EXERCISE OBJECTIVE =>
Since pictures are not wanted, repeat only the text of the records, word for word.

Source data
>>>
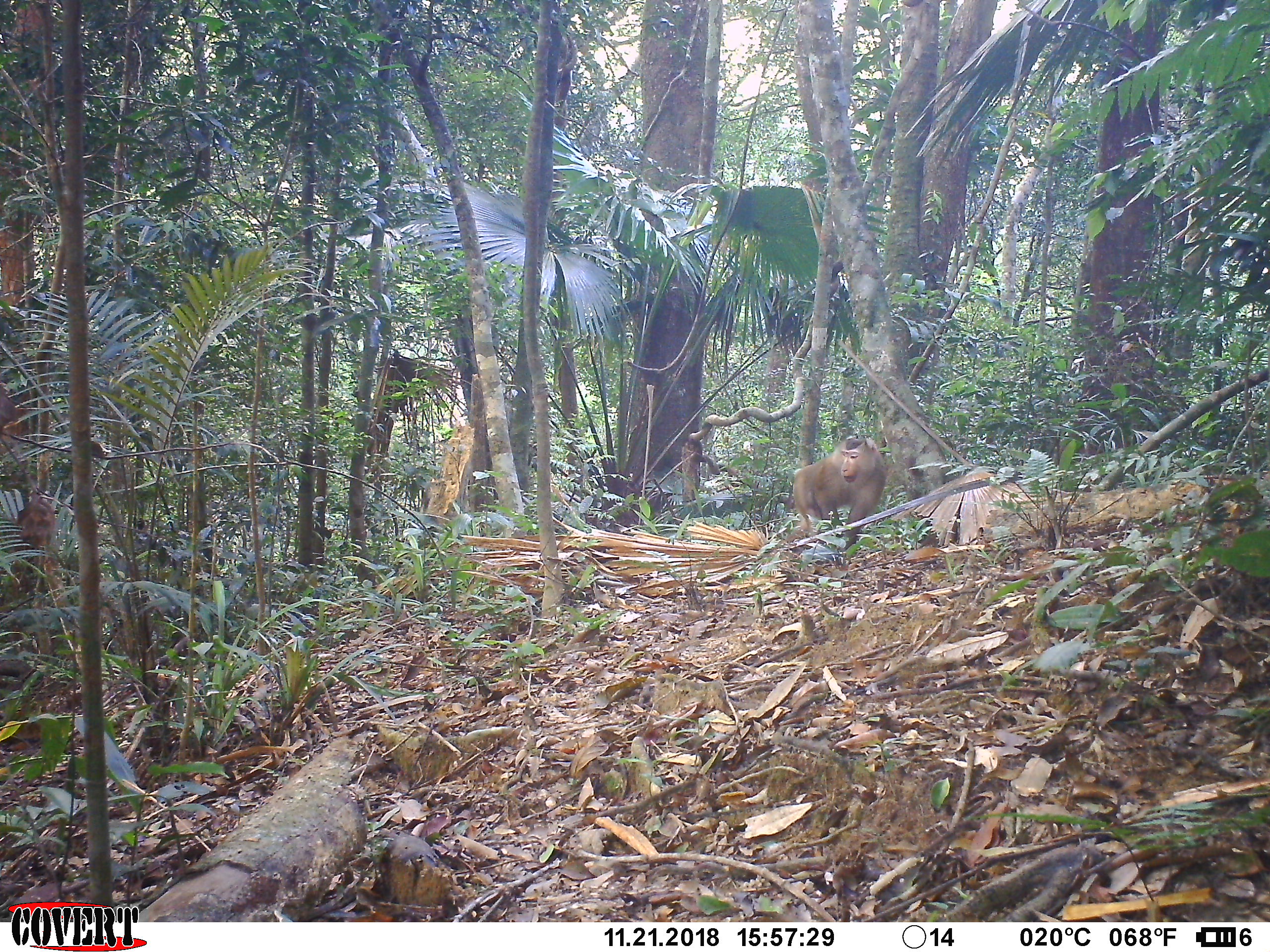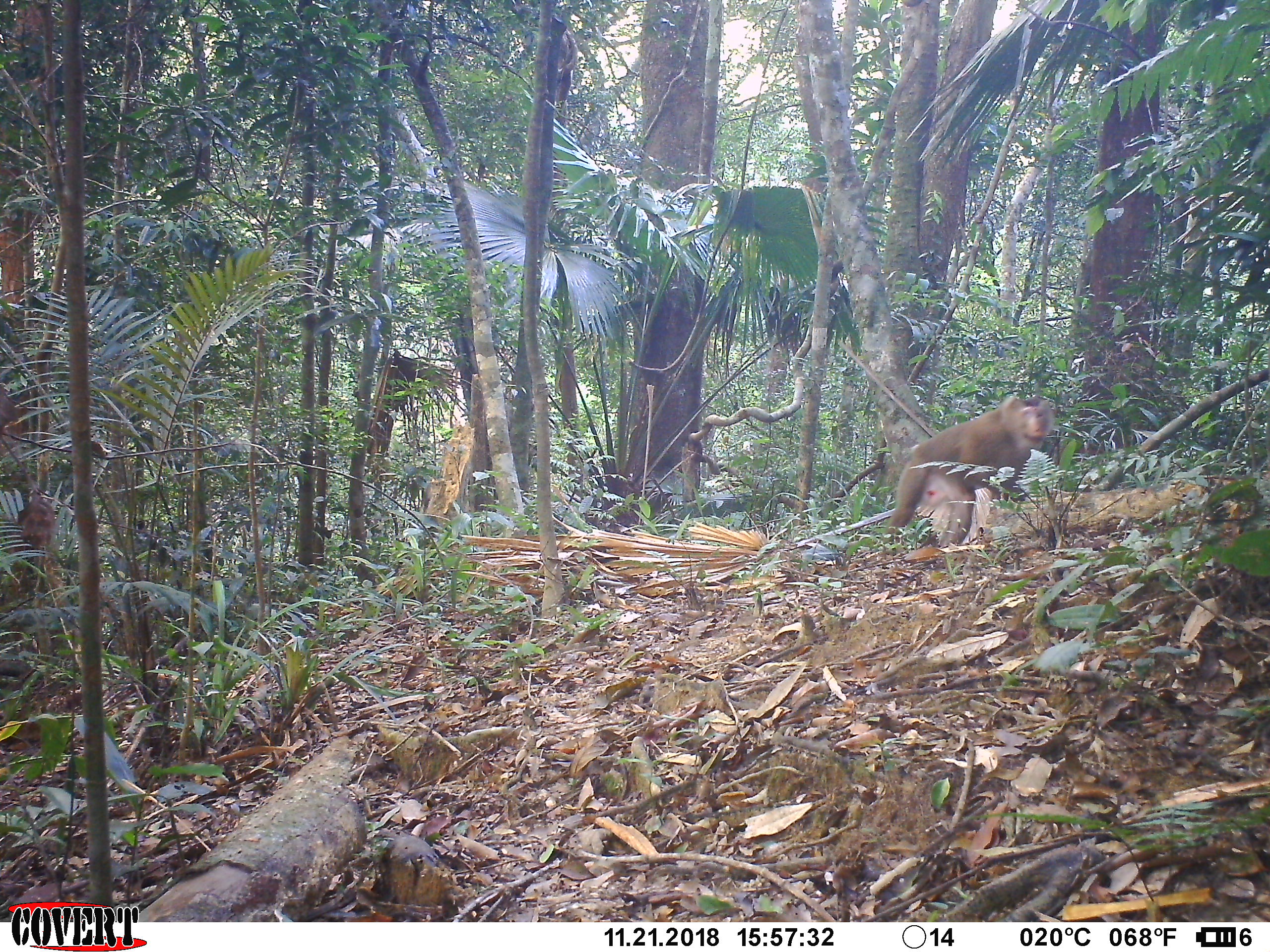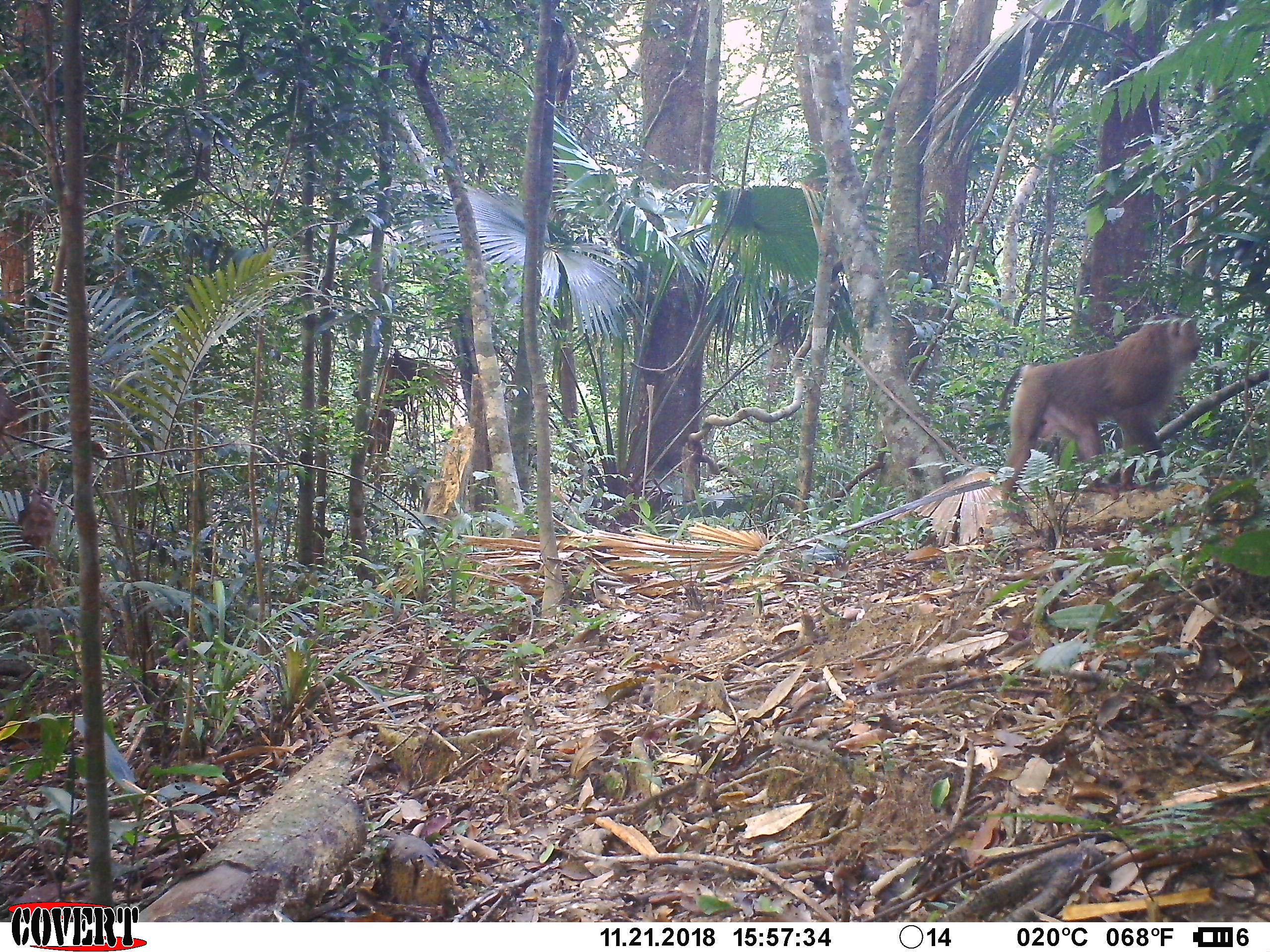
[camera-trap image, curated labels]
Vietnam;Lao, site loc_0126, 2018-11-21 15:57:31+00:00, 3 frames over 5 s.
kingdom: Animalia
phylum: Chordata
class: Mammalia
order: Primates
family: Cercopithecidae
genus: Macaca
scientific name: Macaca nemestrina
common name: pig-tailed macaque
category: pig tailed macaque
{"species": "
<<<
SOLUTION =>
[camera-trap image, curated labels]
Vietnam;Lao, site loc_0126, 2018-11-21 15:57:31+00:00, 3 frames over 5 s.
kingdom: Animalia
phylum: Chordata
class: Mammalia
order: Primates
family: Cercopithecidae
genus: Macaca
scientific name: Macaca nemestrina
common name: pig-tailed macaque
category: pig tailed macaque
{"species": "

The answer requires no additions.